Chip Jones
Mules for Manhood
“Those mules’ll pull a plow as long as a man’ll walk behind ‘em. I know, my daddy’s had me behind ‘em for plenty of acres, and my daddy wants two-hundred for ‘em,” Hampton said, filling the sweaty stranger’s silence, who fussed with his white straw hat, beating the stifling summer air in front of his face, not seeming to pay Hampton, a short dumpy boy of fifteen with a receding hairline, any mind. “But since it’s Sunday and my daddy ain’t nowhere to be seen, I’ll let you have ‘em for one-fifty, and I’ll tell my daddy I ain’t the man he is and I’ll never do business again with one of ‘em shrewd-type businessmen from near Dallas.”
The hat stopped. The air between them cooled. Hampton had the stranger’s attention.

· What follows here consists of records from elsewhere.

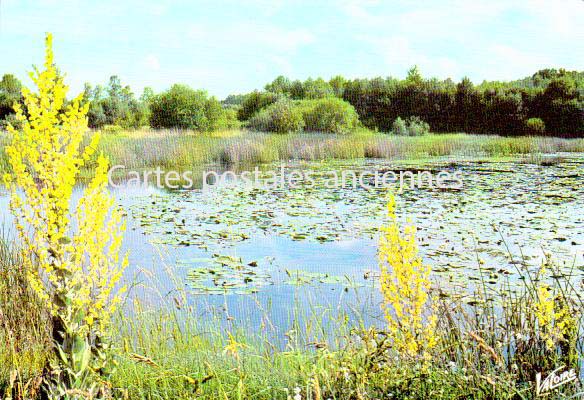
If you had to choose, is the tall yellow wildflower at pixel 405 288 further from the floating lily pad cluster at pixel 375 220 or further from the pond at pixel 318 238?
the floating lily pad cluster at pixel 375 220

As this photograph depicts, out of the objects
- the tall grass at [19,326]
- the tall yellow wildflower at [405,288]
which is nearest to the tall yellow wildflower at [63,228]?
the tall grass at [19,326]

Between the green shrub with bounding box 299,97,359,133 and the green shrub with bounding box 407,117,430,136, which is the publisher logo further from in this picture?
the green shrub with bounding box 407,117,430,136

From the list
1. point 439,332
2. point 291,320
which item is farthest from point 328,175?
point 439,332

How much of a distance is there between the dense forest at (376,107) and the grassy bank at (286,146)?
0.43ft

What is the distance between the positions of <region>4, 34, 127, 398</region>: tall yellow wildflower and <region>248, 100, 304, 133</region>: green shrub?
10.9 feet

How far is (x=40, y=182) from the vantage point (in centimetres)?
193

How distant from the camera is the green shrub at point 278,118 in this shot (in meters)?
5.23

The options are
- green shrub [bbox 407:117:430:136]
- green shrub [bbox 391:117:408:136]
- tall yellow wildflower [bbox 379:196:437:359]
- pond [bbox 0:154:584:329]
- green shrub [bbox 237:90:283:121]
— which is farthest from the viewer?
green shrub [bbox 407:117:430:136]

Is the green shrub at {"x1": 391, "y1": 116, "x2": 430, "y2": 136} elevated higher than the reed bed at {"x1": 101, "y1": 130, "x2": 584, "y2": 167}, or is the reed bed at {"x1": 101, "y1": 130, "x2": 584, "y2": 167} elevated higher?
the green shrub at {"x1": 391, "y1": 116, "x2": 430, "y2": 136}

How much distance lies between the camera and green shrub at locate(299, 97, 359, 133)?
5254 mm

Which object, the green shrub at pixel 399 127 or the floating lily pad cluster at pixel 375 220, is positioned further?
the green shrub at pixel 399 127

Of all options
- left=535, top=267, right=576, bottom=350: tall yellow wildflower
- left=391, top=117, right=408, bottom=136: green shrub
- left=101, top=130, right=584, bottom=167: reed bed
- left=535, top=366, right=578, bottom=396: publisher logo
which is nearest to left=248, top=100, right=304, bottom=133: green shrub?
left=101, top=130, right=584, bottom=167: reed bed

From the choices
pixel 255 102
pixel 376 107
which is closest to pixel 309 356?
pixel 255 102

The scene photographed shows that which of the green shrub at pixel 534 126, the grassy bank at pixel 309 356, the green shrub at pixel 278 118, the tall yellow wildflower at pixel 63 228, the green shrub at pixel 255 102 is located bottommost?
the grassy bank at pixel 309 356
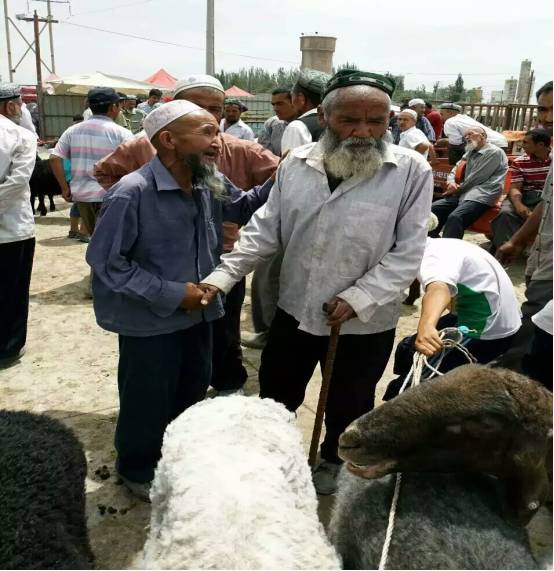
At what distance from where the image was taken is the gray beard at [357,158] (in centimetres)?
252

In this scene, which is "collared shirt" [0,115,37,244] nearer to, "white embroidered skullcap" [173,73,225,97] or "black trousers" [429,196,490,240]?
"white embroidered skullcap" [173,73,225,97]

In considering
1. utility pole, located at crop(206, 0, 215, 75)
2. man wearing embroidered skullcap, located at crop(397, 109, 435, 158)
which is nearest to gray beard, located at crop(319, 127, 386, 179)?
man wearing embroidered skullcap, located at crop(397, 109, 435, 158)

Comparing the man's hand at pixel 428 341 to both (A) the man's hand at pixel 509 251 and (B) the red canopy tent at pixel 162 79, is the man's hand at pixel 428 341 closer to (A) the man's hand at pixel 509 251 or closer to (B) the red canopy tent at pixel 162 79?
(A) the man's hand at pixel 509 251

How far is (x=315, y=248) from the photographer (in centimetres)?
267

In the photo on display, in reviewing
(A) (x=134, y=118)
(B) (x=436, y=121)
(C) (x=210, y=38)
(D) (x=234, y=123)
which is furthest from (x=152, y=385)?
(A) (x=134, y=118)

His daddy, Sims – a ruddy faced barrel-chested second-generation Welsh immigrant who stood just four inches shy of seven-feet, only wanted fifty dollars for the mules – some good faith money for the bank so they’d postpone foreclosing on the farm. But Hampton had a plan for the other hundred. He had two hundred dollars of his own, which he carried everywhere rolled in butcher paper stuffed in his sock. At night, he slept with the roll in his clenched fist. He switched hands each night, so as not to have a weak one. Hampton always planned for times of weakness: when they hit, he planned on being prepared and able to roll with the flow. First man on his feet was the first man to the dollar, and Hampton was after every dollar he could get.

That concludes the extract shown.